Shiny New E-Book Gizmo: The Amazon Kindle


View Full Version : Google Books -> eBook.


rrm3
08-04-2007, 10:38 PM
Hello there, I have not posted here before. I wanted to start documenting a good process to download a book from Google Books (which is scanned images) and prepare it for submission to pgdp.net using netpbm, imagemagick, tesseract, and abiword (all of which I believe can be made to run on most platforms).

The idea is for the professionals who are already doing this with free software to share how to do it quicker and better.

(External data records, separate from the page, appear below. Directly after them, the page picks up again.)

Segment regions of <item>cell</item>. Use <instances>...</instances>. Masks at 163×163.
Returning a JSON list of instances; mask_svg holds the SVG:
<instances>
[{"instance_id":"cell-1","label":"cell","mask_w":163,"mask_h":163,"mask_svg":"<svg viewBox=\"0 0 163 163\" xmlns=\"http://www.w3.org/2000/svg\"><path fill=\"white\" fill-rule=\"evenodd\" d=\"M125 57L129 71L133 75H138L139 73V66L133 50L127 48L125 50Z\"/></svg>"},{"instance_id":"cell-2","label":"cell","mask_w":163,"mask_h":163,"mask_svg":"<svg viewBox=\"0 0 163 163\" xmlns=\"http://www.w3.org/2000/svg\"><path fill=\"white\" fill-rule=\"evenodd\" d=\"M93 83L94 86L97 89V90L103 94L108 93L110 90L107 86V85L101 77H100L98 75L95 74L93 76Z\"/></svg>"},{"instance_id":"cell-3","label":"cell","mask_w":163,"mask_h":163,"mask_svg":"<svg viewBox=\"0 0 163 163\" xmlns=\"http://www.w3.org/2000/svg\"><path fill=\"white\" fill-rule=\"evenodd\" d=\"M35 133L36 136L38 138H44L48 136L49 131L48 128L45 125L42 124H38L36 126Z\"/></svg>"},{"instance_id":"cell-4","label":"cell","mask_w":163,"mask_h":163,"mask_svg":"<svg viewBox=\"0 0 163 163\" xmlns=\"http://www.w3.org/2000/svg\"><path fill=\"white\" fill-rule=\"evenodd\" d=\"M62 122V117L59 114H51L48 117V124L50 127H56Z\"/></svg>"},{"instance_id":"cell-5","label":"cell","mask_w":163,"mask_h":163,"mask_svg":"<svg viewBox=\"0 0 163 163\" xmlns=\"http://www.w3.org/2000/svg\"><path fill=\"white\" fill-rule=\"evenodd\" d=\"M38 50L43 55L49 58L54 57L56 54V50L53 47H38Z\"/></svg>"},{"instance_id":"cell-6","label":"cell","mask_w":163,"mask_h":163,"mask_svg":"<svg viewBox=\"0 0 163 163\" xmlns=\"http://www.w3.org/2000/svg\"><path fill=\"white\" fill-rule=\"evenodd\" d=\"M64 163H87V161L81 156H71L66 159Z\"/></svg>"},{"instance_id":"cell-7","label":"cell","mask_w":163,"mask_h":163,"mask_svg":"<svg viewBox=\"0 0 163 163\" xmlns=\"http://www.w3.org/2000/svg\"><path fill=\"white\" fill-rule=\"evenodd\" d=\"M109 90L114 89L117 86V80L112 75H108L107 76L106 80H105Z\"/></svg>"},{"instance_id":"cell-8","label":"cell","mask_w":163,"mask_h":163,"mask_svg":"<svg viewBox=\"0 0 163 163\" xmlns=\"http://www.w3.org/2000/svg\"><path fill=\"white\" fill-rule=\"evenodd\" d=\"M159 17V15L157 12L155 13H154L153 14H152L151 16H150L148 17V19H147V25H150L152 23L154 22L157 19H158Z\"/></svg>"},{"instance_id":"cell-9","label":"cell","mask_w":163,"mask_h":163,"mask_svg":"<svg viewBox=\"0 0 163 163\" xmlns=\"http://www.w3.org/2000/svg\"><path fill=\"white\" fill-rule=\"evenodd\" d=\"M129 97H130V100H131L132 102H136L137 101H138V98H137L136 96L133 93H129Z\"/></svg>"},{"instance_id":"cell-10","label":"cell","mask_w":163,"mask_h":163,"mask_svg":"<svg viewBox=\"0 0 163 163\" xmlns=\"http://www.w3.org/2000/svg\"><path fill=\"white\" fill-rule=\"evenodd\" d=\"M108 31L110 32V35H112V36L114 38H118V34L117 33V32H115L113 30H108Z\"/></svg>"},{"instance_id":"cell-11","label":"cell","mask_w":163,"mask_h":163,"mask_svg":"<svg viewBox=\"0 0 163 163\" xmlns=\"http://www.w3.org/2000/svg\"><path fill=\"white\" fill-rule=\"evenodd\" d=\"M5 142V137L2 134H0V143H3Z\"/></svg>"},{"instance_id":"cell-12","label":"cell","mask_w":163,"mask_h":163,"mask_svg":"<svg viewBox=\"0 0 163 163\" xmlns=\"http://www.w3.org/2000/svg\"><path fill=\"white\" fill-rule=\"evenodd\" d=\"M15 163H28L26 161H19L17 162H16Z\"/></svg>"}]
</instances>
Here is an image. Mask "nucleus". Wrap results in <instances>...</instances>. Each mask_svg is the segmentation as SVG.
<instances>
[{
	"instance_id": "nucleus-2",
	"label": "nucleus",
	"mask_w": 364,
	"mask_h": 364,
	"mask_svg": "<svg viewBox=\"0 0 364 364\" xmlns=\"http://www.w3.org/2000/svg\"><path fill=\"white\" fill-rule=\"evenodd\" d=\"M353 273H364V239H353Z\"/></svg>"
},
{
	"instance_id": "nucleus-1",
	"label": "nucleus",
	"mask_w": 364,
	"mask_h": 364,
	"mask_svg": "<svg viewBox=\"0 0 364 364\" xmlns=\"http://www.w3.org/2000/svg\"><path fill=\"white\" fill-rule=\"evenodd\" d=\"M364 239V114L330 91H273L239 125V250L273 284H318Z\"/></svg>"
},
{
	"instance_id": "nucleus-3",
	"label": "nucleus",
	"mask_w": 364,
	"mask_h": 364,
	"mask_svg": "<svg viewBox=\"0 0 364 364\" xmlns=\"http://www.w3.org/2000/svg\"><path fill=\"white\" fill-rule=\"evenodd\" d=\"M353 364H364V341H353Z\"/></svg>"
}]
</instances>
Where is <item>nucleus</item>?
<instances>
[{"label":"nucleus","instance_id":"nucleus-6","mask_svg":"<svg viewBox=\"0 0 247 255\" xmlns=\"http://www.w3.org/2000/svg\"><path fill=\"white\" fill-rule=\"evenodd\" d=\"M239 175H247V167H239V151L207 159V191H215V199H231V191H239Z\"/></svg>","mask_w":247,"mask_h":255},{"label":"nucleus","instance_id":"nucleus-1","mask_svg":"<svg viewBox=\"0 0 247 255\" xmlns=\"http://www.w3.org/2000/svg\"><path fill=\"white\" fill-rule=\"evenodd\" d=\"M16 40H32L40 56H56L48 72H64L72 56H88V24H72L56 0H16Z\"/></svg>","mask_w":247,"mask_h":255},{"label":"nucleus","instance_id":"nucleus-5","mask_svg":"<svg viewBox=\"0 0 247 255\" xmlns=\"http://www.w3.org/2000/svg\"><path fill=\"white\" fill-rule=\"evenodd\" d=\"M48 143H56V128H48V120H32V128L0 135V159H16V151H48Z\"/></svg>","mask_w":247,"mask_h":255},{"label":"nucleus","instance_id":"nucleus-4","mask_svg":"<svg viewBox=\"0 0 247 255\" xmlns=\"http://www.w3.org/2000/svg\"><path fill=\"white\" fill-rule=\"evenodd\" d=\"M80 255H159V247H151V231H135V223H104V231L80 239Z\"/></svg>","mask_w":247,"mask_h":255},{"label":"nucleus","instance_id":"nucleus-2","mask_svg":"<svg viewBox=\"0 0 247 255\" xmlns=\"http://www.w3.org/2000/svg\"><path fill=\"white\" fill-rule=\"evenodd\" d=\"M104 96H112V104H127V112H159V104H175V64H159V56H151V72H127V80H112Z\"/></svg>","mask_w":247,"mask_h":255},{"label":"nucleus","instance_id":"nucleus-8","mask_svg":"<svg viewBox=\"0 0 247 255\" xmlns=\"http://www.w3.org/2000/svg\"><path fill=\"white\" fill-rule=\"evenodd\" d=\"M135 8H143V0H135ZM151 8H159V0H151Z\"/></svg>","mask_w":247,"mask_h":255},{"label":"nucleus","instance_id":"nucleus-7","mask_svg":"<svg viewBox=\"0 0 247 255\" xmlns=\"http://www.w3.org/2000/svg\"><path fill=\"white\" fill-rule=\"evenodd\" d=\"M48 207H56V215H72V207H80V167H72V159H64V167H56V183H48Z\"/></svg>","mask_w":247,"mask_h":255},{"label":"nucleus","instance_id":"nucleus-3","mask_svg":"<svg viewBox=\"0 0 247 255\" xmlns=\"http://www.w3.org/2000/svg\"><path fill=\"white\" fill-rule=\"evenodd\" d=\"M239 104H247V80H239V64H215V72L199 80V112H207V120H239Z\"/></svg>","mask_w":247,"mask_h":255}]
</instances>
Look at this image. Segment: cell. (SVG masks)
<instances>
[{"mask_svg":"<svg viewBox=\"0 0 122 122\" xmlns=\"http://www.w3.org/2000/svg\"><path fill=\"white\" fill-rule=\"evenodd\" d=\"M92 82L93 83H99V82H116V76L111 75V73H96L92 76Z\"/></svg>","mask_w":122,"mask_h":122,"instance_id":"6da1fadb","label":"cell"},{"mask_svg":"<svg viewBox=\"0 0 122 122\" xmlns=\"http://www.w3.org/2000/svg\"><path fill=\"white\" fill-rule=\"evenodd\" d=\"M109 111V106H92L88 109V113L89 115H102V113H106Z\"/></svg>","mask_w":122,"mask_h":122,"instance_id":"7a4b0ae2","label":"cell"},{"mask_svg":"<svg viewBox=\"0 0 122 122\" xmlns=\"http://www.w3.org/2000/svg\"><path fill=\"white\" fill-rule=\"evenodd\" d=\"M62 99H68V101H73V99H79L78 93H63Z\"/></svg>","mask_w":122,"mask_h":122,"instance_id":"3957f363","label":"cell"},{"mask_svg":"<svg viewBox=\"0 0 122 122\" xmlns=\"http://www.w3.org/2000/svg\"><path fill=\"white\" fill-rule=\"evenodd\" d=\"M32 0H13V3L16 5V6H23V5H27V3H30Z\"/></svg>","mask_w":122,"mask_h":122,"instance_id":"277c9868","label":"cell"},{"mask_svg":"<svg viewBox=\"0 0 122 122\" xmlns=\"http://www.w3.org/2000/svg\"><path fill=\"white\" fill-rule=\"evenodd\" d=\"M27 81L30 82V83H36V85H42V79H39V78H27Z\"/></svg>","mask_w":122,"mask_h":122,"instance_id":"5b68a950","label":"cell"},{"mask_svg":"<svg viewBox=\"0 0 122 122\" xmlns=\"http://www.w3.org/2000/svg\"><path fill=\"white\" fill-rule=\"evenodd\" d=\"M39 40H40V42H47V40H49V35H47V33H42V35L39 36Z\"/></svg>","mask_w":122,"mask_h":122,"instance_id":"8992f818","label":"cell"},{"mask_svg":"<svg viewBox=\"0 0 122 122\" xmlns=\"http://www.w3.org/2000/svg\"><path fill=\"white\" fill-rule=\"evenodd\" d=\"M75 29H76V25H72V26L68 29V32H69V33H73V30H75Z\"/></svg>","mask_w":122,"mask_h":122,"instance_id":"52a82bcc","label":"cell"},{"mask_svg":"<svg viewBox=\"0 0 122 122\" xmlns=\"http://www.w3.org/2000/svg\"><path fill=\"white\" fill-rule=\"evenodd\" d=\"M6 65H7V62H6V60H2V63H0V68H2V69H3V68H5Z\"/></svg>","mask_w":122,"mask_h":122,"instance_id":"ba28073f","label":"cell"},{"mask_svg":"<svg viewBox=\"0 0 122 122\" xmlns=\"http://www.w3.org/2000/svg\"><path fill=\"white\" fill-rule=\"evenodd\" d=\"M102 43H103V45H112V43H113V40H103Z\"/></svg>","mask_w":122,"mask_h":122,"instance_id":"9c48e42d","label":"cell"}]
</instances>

# first, convert the PDF into images files (one image per page).
$ pdftoppm Book.pdf Book

# next, remove any extraneous border from each image file.
$ for i in Book-*.ppm; do pnmcrop $i > `basename $i .ppm`-crop.pnm; done

# convert each image file into a format the ocr software likes.
$ for i in Book-*-crop.pnm; do pnmtotiff $i > `basename $i -crop.pnm`.tiff; done
$ for i in Book-*.tiff; do convert $i -colorspace GRAY -depth 8 `basename $i .tiff`-ocr.tiff; done

# run each image file through the ocr software.
$ for i in Book-*-ocr.tiff; do tesseract $i `basename $i -ocr.tiff`; done

# covert page images to png files.
$ for i in Book-*-ocr.tiff; do convert $i `basename $i -ocr.tiff`.png; done

# make directories for Guiprep.
$ mkdir text pngs
$ mv *.png pngs/
$ mv *.txt text/

This is as far as I've gotten so far. Nice to meet you.

kovidgoyal
08-05-2007, 12:37 AM
Does tesseract preserve text formating (bold, italic). Does it extract images (regions it cannot interpret as text) and if it does, does it preserve the position of the image on the page?

rrm3
08-05-2007, 01:01 AM
no, tesseract does not. I think that is/will be implemented in ocropus (also hosted on google code). I have not tried it yet though.

kovidgoyal
08-05-2007, 01:03 AM
then you're better off using pdftohtml, atleast for text based pdfs. Though I guess this is still useful for scan based PDFs like the google books. I'm surprised google doesn't offer an OCRed version.

rrm3
08-05-2007, 01:30 AM
err... right. It would sure be nice if they did. They were the whole reason I ordered this thing a few days ago. It was so frustrating to find out that I couldn't view them on my little reader.